German all-round sportsman

Otto Bruno Schoenfeld (August 27, 1871 – August 26, 1938) was an all-round sportsman, competing at fencing, wrestling and boxing. Born in 1871 in Leipzig, Germany, he came to the United States as a boy, his family originally settling in Milwaukee, Wisconsin. By the time of his death he was known as 'one of the mightiest amateur athletes of all time'.

==Athletic career==

Schoenfeld performing a high jump in 1900

He was an all-round sportsman, competing in fencing, wrestling and boxing.

Fencing
In April 1900 he made his way, unsponsored, to the Exposition Universelle (World's Fair), where he won the world fencing championship.
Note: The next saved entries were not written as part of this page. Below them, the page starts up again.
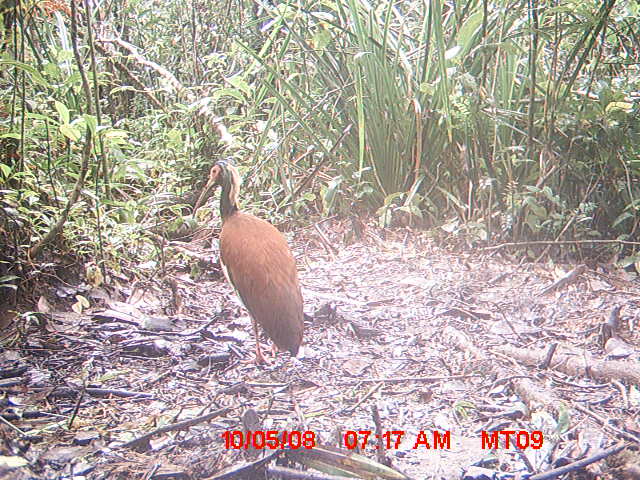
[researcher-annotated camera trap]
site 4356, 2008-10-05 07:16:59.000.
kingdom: Animalia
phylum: Chordata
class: Aves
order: Pelecaniformes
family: Threskiornithidae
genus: Lophotibis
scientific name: Lophotibis cristata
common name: madagascan ibis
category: lophotibis cristataa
Lophotibis cristataa (madagascan ibis) (Lophotibis cristata), count 2.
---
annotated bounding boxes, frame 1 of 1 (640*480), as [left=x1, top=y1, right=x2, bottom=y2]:
lophotibis cristataa: [left=192, top=159, right=304, bottom=367]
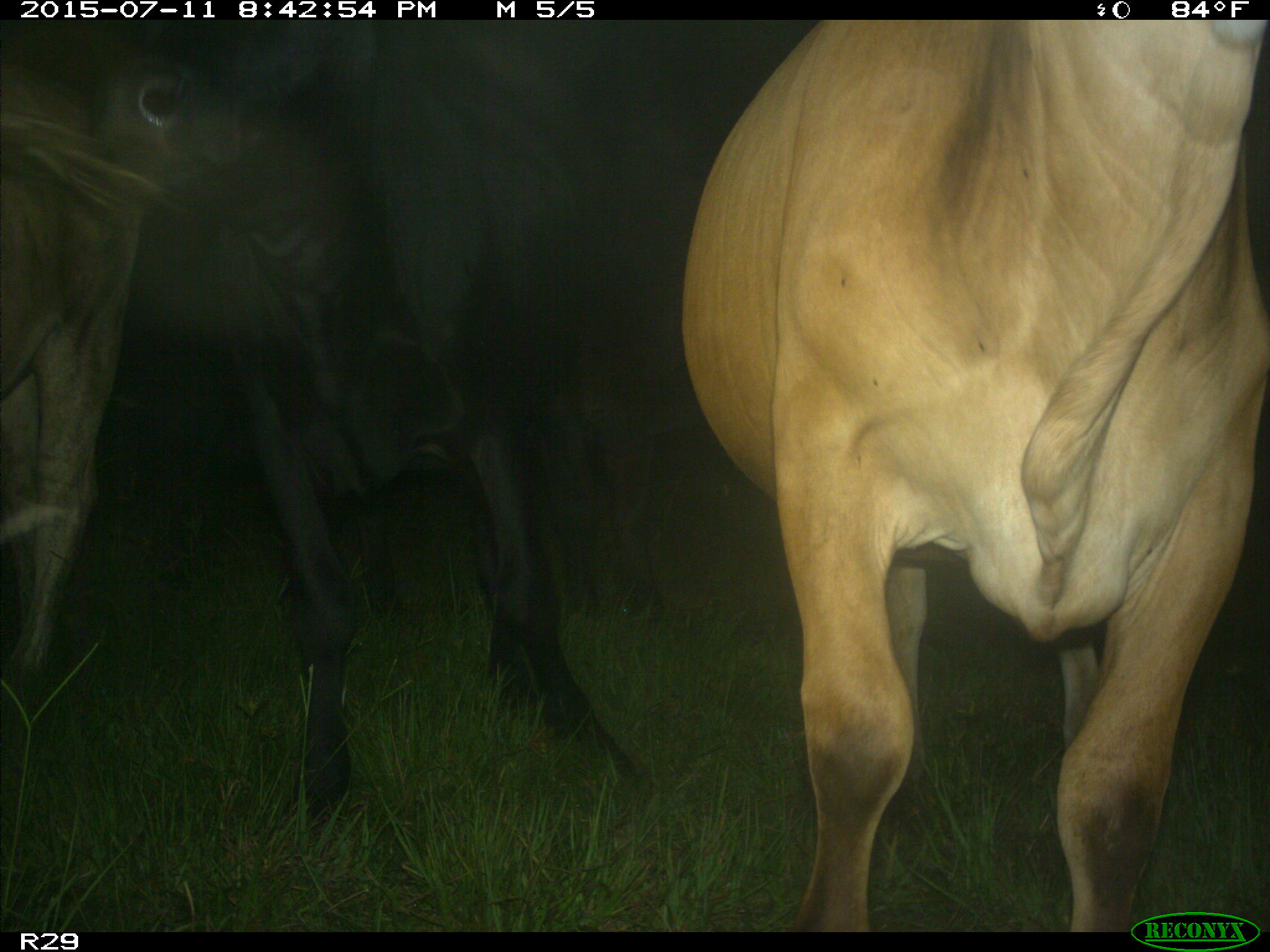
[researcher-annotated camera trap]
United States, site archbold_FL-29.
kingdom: Animalia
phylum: Chordata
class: Mammalia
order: Artiodactyla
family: Bovidae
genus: Bos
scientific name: Bos taurus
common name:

Some months later he competed at the 1900 Summer Olympics for the United States in masters sabre.

High jump
Schoenfeld competed in a professionals-only event at the 1900 Summer Olympics, coming second to Mike Sweeney.

Long jump
He also competed in a professionals-only long jump, again finishing behind Sweeney in second place. As Schoenfeld was a strict amateur it is unclear why he competed in this event.

Wrestling
In wrestling he is best known for fighting Tom Jenkins (twice), Frank Gotch and Charlie Olsen.

Boxing
As a boxer he fought Kid McCoy, knocking him down but eventually losing the bout.

==Post-Olympic career==
Around 1903 he set up Professor Schoenfeld's Gymnasium and Fencing Academy at 143 Baronne Street, New Orleans.

==Personal life==
Schoenfeld married Clara Mary Walet in 1903. They had four children - three sons, Otto Bruno Jr, Eugene Morris, Dr Lawrence D., and one daughter, Clara Walet (later Watters). Eugene was also a prominent athlete, but unlike his father he fought professionally; in order that his father didn't find out he competed under the name Jim Feld.